In the future, and prior to publicising a security vulnerability that has not been notified to the relevant developers who have a public security policy, a dedicated security email address, and more than one security expert keeping an eyes on things, you might want to give us the opportunity to discuss your issue out of the limelight.

Marek Dušek:

Hello Padraic,

in defence to Jakub's original example, the point is (among others) the current ZF implementation does not escape quotes properly, allowing to inject an event handler (or anything really) through the element's  attribute (which I don't think the current ZF users are aware off).

Your example, on the other hand, does not need any escaping when entered into "title" as it is harmless. It is not about whether or not to escape javascript in general, but about possible "overflowing" the boundaries of html attributes by not escaping the quotes.

Just my 2 cents.

Marek

Padraic Brady:

>in defence to Jakub's original example, the point is (among others) the
>current ZF implementation does not escape quotes properly, allowing to
>inject an event handler (or anything really) through the element's  attribute
>(which I don't think the current ZF users are aware off).

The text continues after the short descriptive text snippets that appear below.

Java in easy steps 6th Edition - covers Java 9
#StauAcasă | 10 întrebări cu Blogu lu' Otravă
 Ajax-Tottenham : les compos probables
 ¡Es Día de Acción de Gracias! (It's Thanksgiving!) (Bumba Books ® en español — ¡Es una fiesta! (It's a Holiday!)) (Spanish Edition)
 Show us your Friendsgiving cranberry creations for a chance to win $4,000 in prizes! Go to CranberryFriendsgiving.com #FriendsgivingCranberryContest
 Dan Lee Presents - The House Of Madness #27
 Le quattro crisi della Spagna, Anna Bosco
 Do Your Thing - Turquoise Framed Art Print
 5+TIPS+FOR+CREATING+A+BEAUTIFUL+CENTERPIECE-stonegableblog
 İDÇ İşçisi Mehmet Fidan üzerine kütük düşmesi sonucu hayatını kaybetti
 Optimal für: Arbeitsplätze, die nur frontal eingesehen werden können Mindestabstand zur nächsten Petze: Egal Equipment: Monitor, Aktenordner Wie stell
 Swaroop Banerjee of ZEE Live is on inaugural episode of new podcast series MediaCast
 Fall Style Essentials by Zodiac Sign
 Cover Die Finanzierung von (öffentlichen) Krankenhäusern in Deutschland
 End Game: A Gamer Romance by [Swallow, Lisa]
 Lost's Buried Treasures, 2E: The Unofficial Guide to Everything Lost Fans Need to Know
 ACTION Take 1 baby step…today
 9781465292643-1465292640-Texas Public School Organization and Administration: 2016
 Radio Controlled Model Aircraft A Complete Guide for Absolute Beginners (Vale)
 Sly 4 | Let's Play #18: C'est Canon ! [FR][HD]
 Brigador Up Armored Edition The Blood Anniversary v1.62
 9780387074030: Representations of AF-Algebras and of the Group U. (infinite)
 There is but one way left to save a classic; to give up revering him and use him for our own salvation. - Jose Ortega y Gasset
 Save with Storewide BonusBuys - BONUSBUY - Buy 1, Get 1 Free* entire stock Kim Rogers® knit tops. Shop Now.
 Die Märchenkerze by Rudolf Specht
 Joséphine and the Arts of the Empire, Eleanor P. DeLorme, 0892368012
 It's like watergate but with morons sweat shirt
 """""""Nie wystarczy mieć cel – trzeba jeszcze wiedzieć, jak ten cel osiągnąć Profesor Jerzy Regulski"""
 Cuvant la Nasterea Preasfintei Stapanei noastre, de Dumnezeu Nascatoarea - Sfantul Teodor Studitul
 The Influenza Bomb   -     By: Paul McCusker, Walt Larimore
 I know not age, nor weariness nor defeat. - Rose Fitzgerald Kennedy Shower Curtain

And, with respect to Jakub, he uses single quoted attributes which is bad and doesn't bother to filter the input which is bad. That's bad multiplied by 2.

>Your example, on the other hand, does not need any escaping when entered
>into "title" as it is harmless. It is not about whether or not to escape javascript
>in general, but about possible "overflowing" the boundaries of html attributes
>by not escaping the quotes.

Are you willing to bet that title injections of plain text are harmless? I assure you, you're wrong. The choice of how to write HTML is a known factor in securing your system. For example, any validating XHTML markup tends to be more secure than non-validating markup. And that's before you start with a browser's quirky sense of humour when it comes to how many things it will render unchallenged.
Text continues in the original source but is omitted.